News

Classen Curve offers big-city shopping

Six new tenants joined the swanky shopping center in 2011 and the city’s first Whole Foods Market opened across the street.

BY JENNIFER PALMER • Modified: April 29, 2012 at 12:55 am • Published: April 29, 2012

During a recent trip to Dallas, Carolyn Goldman’s brother called her from a Neiman Marcus department store.

“You carry all these brands!” he told his sister, who owns Uptown Kids in the Classen Curve shopping center at Classen and NW Grand.

She does — from fashionable clothes for babies and toddlers by Diesel, Little Marc Jacobs and Appaman to the ultracool Orbit Baby stroller system, seen with countless celebrity parents.

And her store is right here in Oklahoma City.

“You don’t have to go to Dallas to go shopping,” she said. “You don’t have to go out of state or buy online. You can come shop locally.”

Though retailers started opening in Classen Curve back in 2009, the swanky pedestrian-friendly shopping center seemed to hit its stride last year, with the addition of several new stores and a burst of traffic — thanks to the new Whole Foods Market across the street.

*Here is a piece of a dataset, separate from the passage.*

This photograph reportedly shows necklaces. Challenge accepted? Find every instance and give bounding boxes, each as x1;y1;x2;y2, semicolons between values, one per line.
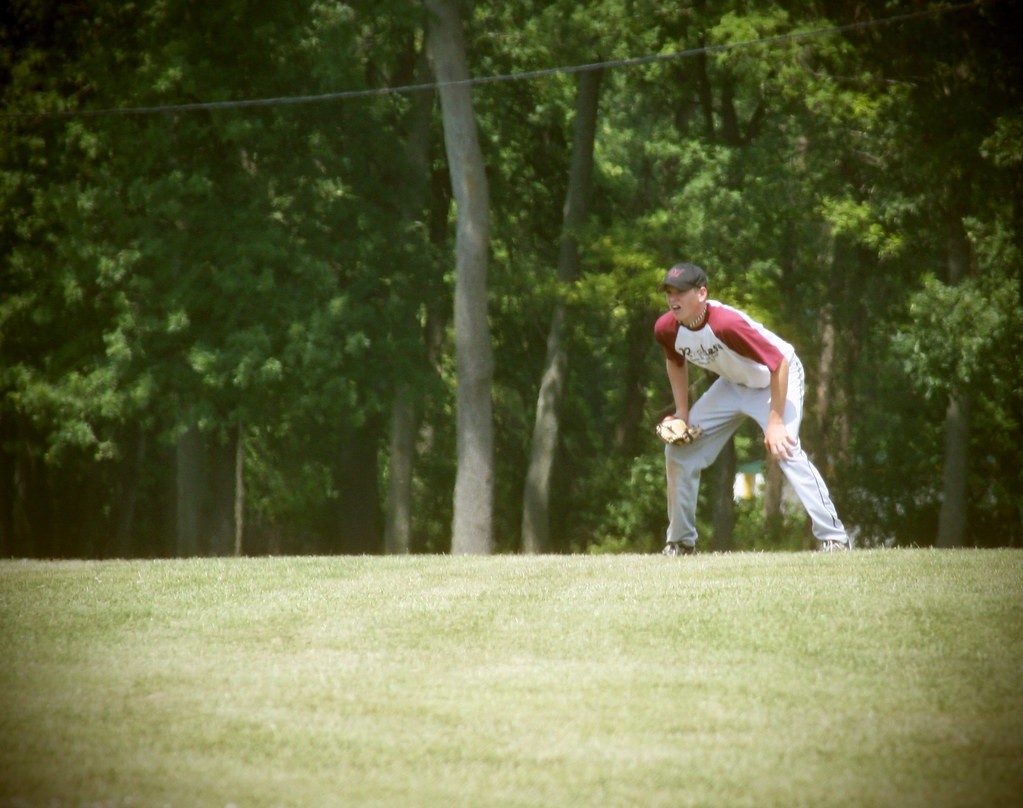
685;304;708;328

Classen Curve, as well as its sister shopping center, The Triangle at Classen Curve, which houses Whole Foods and Anthropologie, are developed by Chesapeake Energy Corp. The retail centers have attracted the hottest eateries and new retail concepts as well as old favorites.

Some highlights

•Six new tenants opened in Classen Curve in 2011, including Steven Giles men’s clothing store, Carwin’s Shave Shop, design firm Winter House Interiors, Black Optical eyewear, BD Home furniture store and Green Goodies cupcakes. Steven Giles and Green Goodies relocated from Nichols Hills locations, and Winter House Interiors moved from Northpark Mall.